Buradasınız
“Ben Rosa Luxemburg” Oyunu İşçilerle Buluştu

İşçi sınıfının büyük önderlerinden Rosa Luxemburg’un yaşamını ve mücadelesini konu alan, Jülide Kural’ın yazıp oynadığı “Ben Rosa Luxemburg” adlı tiyatro oyunu UİD-DER aracılığıyla yüzlerce işçiyle buluştu. Jülide Kural’ın 7 Mayısta Avcılar Belediyesi Barış Manço Kültür Merkezinde sahnelediği oyuna çeşitli sektörlerden işçiler, emekçi kadınlar, gençler, direnişçi Mata Otomotiv işçileri katıldı. CHP Avcılar Belediye Başkanı Turan Hançerli ile CHP Avcılar Belediye Meclis üyesi Fahrettin Tuncay; TİP 3. bölge milletvekili adayları Ahmet Oral, Alev Samatlıoğlu ve Muhammet Çelik; Eğitim-Sen ve Tüm Bel-Sen yöneticileri, Birleşik Metal-İş Gebze 1. nolu şube ile Kartal şube yöneticileri ile temsilcileri de oyunu izleyenler arasındaydı.
UİD-DER adına misafirler selamlanarak şöyle denildi: “Adaletsizliği, eşitsizliği, haksızlığı gören ve ‘bu düzen değişmeli’ diyen herkes için yaşamıyla ve savunduklarıyla örnek alınacak bir sosyalisttir Rosa Luxemburg. Rosa için, önemli olan insanlığın bu büyük davasının yani sosyalizmin bir parçası olmak, yarınlar için ter akıtmak, mücadele vermekti. O, ömrünü bu mücadeleye adadı ve dünya işçi sınıfına büyük bir miras bıraktı. Bizler de UİD-DER’li işçiler olarak Rosa’nın bu mirasına sahip çıkıyoruz.”
Oyunu büyük bir dikkatle izleyen işçiler, emekçi kadınlar ve gençler, Jülide Kural’ın sahnede hayat verdiği Rosa’nın boyun eğmez iradesine, yaşama sımsıkı sarılmasına, insanlara, hayvanlara, doğaya olan sevgisine ve sosyalizm mücadelesine duyduğu tutkunun resmedilmesine coşkulu alkışlarıyla karşılık verdiler. Oyunda Rosa’nın emperyalist savaşa karşı çıkışını yansıtan “Savaş istemiyoruz” sözleri, sömürüsüz ve özgürlük dolu bir dünya özlemini ifade ettiği sahneler ve “Bütün ülkelerin işçileri birleşin” çağrısı yoğun alkış aldı.

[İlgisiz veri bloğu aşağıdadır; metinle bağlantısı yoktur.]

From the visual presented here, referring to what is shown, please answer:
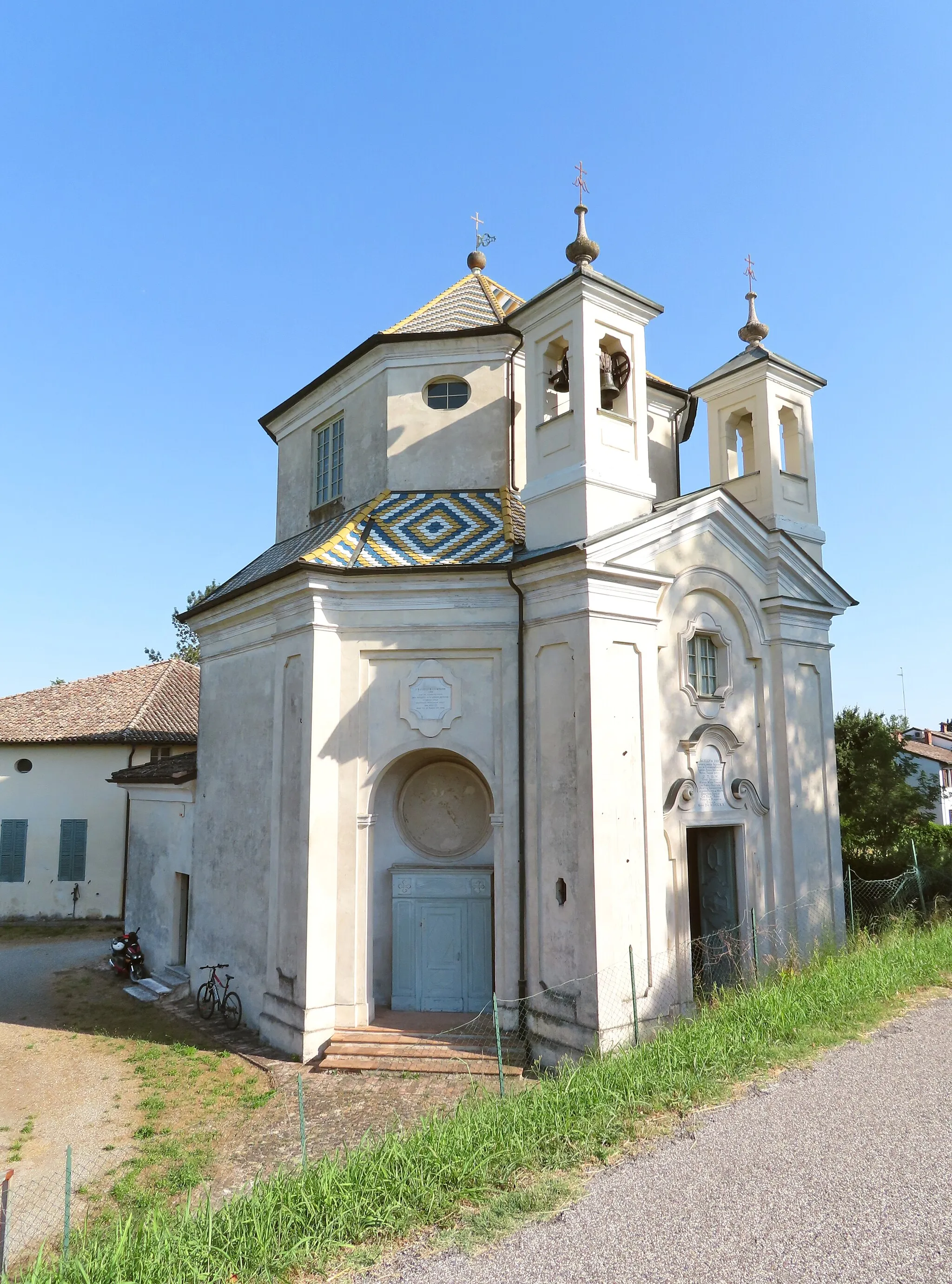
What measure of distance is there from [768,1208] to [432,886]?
6.74m

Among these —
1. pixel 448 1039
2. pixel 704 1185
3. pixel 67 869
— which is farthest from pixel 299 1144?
pixel 67 869

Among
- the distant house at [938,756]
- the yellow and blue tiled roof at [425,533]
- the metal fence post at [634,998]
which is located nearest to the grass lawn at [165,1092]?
the metal fence post at [634,998]

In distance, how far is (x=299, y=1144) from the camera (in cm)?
841

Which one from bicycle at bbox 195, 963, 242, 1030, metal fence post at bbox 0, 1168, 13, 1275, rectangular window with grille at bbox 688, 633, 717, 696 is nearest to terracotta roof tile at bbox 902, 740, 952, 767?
rectangular window with grille at bbox 688, 633, 717, 696

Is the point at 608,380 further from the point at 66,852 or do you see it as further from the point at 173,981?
the point at 66,852

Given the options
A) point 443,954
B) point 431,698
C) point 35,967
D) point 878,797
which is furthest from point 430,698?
point 878,797

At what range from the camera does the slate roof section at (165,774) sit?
15.2 meters

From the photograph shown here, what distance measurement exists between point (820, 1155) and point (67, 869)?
72.7ft

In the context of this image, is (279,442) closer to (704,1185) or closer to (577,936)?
(577,936)

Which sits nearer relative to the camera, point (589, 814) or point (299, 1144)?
point (299, 1144)

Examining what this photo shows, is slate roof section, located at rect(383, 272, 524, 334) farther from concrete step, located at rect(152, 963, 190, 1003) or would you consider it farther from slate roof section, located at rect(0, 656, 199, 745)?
slate roof section, located at rect(0, 656, 199, 745)

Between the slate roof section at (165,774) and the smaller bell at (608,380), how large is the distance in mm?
9246

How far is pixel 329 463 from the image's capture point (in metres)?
15.0

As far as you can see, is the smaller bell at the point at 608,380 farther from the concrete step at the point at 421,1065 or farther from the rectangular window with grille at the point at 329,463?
the concrete step at the point at 421,1065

Oyunun ardından UİD-DER temsilcisi bir konuşma yaparak Rosa’yı hafızalarda yeniden canlandıran Jülide Kural’a çiçek takdim etti. Konuşmada şu ifadelere yer verildi: “Rosa’yı bu coşkulu kalabalıkla buluşturabilmiş olmaktan çok mutluyuz, onurluyuz, gururluyuz. Dünya yüzünde hiçbir şey köksüz değildir, geçmişsiz değildir. Bizler de değiliz. Biz uluslararası işçi sınıfının bir parçasıyız ve Rosa Luxemburg bizim devrimci önderlerimizden biri. Savaşa karşı, sömürüye karşı, adaletsizliğe, eşitsizliğe karşı mücadele eden önderlerimizden birisi. Bugün o kadar güzel canlandırıldı ki burada hepimiz heyecanlandık, coşkuyla dolduk.” UİD-DER’li işçilerin, başta Rosa olmak üzere işçi sınıfının tüm önderlerini mücadelede yaşatacağı vurgulandı, oyunu hazırlayan Jülide Kural’a ve Ateş Tiyatrosu’na teşekkür edildi. Konuşmanın ardından sahneye davet edilen emekçi kadınlar Jülide Kural ile birlikte fotoğraf çektirdiler. Rosa’nın unutulmaz sözlerine atıfla hep birlikte şöyle haykırdılar: “Vardık, varız, var olacağız!”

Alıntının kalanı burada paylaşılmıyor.